## WHAT THE TASK REQUIRES
Please continue the passage on ST Engineering's 2026 revenue target, picking up right after its last sentence.

## QUOTED PASSAGE
--- START ---

ST Engineering has set a 2026 revenue target of more than $11 billion, as it goes about capturing new opportunities across the board in smart city projects, defence and aerospace contracts.

This growth target means the company’s annual revenue growth rate got to be at two to three times faster that of the global GDP. “And our net profits will grow in tandem with our revenue,” says president and CEO Vincent Chong, speaking at the company’s investor day on Nov 16.

For FY2020 ended Dec 2020, the company reported earnings of $521.8 million and revenue of $7.2 billion. For 1HFY2021 ended June 30 2021, the company reported earnings of $296.1 million, up 15% y-o-y, on the back of a 2% growth in revenue to $3.65 billion.

To capture new growth, the company has in recent years made a string of significant acquisitions. Last month, it is offering US$2.7 billion to acquire Transcore, a traffic management business in the US. If and when completed, this will be ST Engineering’s largest acquisition ever.

--- END ---

## Dataset entries

--- START ---

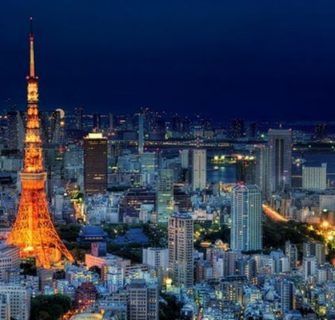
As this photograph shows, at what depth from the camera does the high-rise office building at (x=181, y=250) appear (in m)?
9.49

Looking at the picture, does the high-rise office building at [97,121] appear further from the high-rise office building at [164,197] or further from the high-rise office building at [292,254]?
the high-rise office building at [292,254]

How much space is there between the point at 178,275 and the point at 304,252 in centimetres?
185

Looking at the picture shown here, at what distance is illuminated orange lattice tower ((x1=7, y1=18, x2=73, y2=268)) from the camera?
10.2 metres

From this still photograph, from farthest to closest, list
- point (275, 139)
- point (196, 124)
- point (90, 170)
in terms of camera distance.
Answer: point (196, 124) → point (275, 139) → point (90, 170)

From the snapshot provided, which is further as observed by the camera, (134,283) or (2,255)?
(2,255)

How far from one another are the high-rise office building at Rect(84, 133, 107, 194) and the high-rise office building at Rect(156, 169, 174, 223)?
70.5 inches

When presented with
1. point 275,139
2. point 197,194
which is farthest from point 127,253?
point 275,139

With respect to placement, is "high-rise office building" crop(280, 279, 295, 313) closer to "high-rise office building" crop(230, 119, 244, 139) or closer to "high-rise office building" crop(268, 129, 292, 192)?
"high-rise office building" crop(268, 129, 292, 192)

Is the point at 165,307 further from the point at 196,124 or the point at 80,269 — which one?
the point at 196,124

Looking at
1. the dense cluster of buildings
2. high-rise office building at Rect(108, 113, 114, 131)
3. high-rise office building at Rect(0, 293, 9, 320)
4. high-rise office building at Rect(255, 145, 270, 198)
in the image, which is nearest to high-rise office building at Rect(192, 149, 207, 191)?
the dense cluster of buildings

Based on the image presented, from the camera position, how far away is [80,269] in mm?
9508

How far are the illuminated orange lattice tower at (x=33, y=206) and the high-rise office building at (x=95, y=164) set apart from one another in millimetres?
6399

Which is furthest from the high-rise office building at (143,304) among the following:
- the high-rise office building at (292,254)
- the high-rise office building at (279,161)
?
the high-rise office building at (279,161)

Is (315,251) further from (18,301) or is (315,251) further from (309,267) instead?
(18,301)
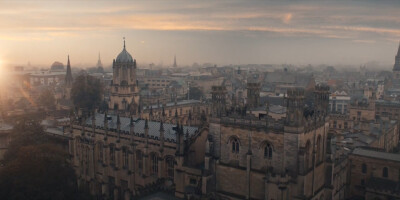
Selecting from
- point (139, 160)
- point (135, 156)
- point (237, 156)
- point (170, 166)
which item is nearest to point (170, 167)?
point (170, 166)

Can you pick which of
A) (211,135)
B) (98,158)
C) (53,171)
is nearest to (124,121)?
(98,158)

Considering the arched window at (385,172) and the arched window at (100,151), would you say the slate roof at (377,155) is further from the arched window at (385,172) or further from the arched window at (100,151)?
the arched window at (100,151)

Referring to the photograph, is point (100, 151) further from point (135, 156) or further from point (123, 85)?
point (123, 85)

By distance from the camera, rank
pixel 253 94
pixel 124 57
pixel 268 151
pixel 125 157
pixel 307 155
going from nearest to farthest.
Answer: pixel 307 155 < pixel 268 151 < pixel 253 94 < pixel 125 157 < pixel 124 57

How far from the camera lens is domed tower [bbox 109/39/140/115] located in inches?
3369

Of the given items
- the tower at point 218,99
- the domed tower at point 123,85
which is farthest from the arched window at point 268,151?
the domed tower at point 123,85

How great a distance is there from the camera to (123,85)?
85.6 meters

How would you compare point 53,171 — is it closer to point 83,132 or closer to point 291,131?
point 83,132

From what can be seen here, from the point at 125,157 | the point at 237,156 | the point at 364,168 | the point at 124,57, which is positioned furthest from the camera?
the point at 124,57

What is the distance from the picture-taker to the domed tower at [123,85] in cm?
8556

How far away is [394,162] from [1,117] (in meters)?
85.6

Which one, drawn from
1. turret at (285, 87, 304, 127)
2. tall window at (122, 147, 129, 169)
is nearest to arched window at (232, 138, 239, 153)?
turret at (285, 87, 304, 127)

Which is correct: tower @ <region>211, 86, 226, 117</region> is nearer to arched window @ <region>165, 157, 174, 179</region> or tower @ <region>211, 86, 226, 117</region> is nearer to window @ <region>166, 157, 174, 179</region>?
window @ <region>166, 157, 174, 179</region>

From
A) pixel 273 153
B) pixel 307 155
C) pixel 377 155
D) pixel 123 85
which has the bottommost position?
pixel 377 155
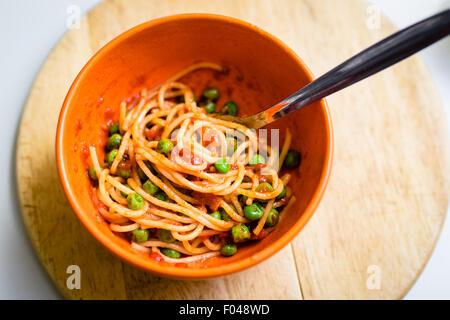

--- END ---

## EXERCISE ANSWER
See: ST Engineering clinches patrol vessel and smart city-related contracts

Chong maintains that even with the hefty investments, the company’s balance sheet remains strong. “Our strong capacity for dividend payouts has been maintained,” says Chong, adding that the company’s return on equity level of 20% is also seen to continue.

The company recently announced its order book has hit a record $18.2 billion as of end September. Just yesterday, the company announced it has won a contract related to offshore patrol vessels ordered by the navy of United Arab Emirates.

It also announced the win of two new contracts, including one that is part of a smart city-related win in Brazil, an MRT-related contract in Taiwan. 
ST Engineering expects its revenue from this segment, broadly defined as smart city solutions, to hit more than $3.5 billion come 2026 – double that achieved in 2020.

Chong acknowledges that the pandemic has delayed targets set in the company’s previous 2018 investor day for 2022 by between a year and two.
Nevertheless, he believes the company is well-positioned to capture new growth trends coming out of the pandemic.

Specifically for the aerospace business, ST Engineering has set a revenue target of $3.5 billion come 2026.

He notes that many countries have achieved higher vaccination rates, and coupled with the pent-up demand for air travel, the company’s aerospace business is poised for recovery.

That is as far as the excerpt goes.